Problem set:
1. Decide whether each statement below agrees with the passage on Defoe and pirate trade, answering yes or no and quoting the deciding words: (a) Downie describes Defoe as an advocate of colonial expansion by force of arms. (b) The South Sea Company failed in 1722. (c) Graeber engages with Defoe's endorsement of trading directly with the pirates.
2. In the passage on Defoe and pirate trade, what is the title of Siraj Ahmed's book?
3. Please carry on the passage on Defoe and pirate trade, picking up after its final sentence.

Document passage:
☆ ☆ ☆

Pirate-affiliated “Besimisarka women dominating markets, and forming commercial alliances with wealthy men to act as their commercial agents” so that these men – pirates remember, unsavoury scurvy lot – with “substantial amounts of tradable commodities” (68) could unload their plunder, should indeed provoke us to think of the origins of the global trade system. It might be worth sampling some more of the “scholarship” on Defoe/Johnson. Graeber ignores any engagement with this, but Defoe had at one point endorsed the idea that England should trade directly with the pirates and that the notorious Captain Avery should be offered a deal. Was Defoe involved in conversations ahead of his times or not? – he had apparently “suggested the possibility of offering” Avery “a pardon in exchange for a portion of his wealth in the Review of 18 October 1707” (Novak 2003: 581). Novak also notes that in a South Sea Company pamphlet (before it spectacularly failed in 1722), Defoe had written in favour of trade with the pirates settled in Madagascar (2003, 569). This should not surprise us at all, Defoe was an advocate, as Alan Downie notes, of colonial expansion “through trade, not through force of arms” (Downie 1983, 74). Yet he disapproves of pirates and illicit trade too (Downie 1983, 82n). He “is not the prophet of progress he is so often painted” and was “primarily concerned with the preservation of England’s present advantages” (Downie 1983, 78). Downie warns against distorting Defoe’s message (Downie 1983, 83). Underneath the piratical posturing in Johnson/Defoe, there is ultimately a commitment to business-as-usual that we might today register as neo-colonial today – we should ask about how anyone gets involved in this – women, pirates, their children, the intellectuals in the salons…

Defoe is against war and for trade. A trade underpinned by violence that wins for England 300 years of EIC and imperial dominance starting, more or less, with Drake and Raleigh writing their accounts as benign memoirs (Hakluyt [1589] 1962). Siraj Ahmed makes the case in his book The Stillbirth of Capital, that “commerce between English pirates and the East India Company […] occurred at the very origins of the British Empire” and via a deft allusion, finds that “Defoe had a much more critical understanding of ‘capitalism’ than we have attributed to him” (Ahmed 2012, 56).

☆ ☆ ☆

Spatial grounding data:
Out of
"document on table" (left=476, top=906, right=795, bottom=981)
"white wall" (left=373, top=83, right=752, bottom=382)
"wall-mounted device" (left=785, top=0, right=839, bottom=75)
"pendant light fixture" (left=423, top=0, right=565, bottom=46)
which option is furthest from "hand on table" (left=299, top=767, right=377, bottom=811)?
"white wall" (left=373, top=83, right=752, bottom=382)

☆ ☆ ☆

Activity answers:
1.
(a) No: "through trade, not through force of arms"
(b) Yes: "before it spectacularly failed in 1722"
(c) No: "Graeber ignores any engagement with this"

2. The Stillbirth of Capital

3.
It may be a “strain”, but the erasure of the antecedents of capitalism are found lying at the heart of capital to this day, as set out already by Marx as “the old dodge of every conqueror who buys commodities from the conquered with the money he has robbed them of” ([1867] 1990, 507). Plunder laundered through trade domesticates theft, making it difficult to conceive of the lost conversation here as being more than capital’s delusion about the propriety of its actions. Th pirates were not wrong to resist the British Navy, the opportunism of trade as a way out of a tight spot makes sense, the context is complicated, magic plays its part – yet, what it leaves us with today is continued duplicity and double-dealing. Seems to me that the “confederation” is alive and well, and we do well to be provoked to rethink who was involved.

Ahmed, Siraj. 2012. The Stillbirth of Capital: Enlightenment Writing and Colonial India. Stanford: Stanford University Press.

Downie, J. Alan. 1983. “Defoe, Imperialism, and the Travel Books Reconsidered.” The Yearbook of English Studies, Colonial and Imperial Themes 13:66-83.

Fanon, Frantz. (1961) 2004. The Wretched of the Earth. New York: Grove Press

Hakluyt, Richard. (1589)1962. Voyages (8 Volumes) Edited by John Masefield. London: Dent.

Marx, Karl. (1867) 1990. Capital: Critique of Political Economy. MEGA II(9). Hamburg: Dietz.

Novak, Maximillian E. 2003. Daniel Defoe: Master of Fictions: His Life and Works. Oxford: Oxford University Press. Spivak, Gayatri Chakravorty. 1993. “Situations of Value (Interview with Pheng Cheah).” Australian Feminist Studies, 17:141-162.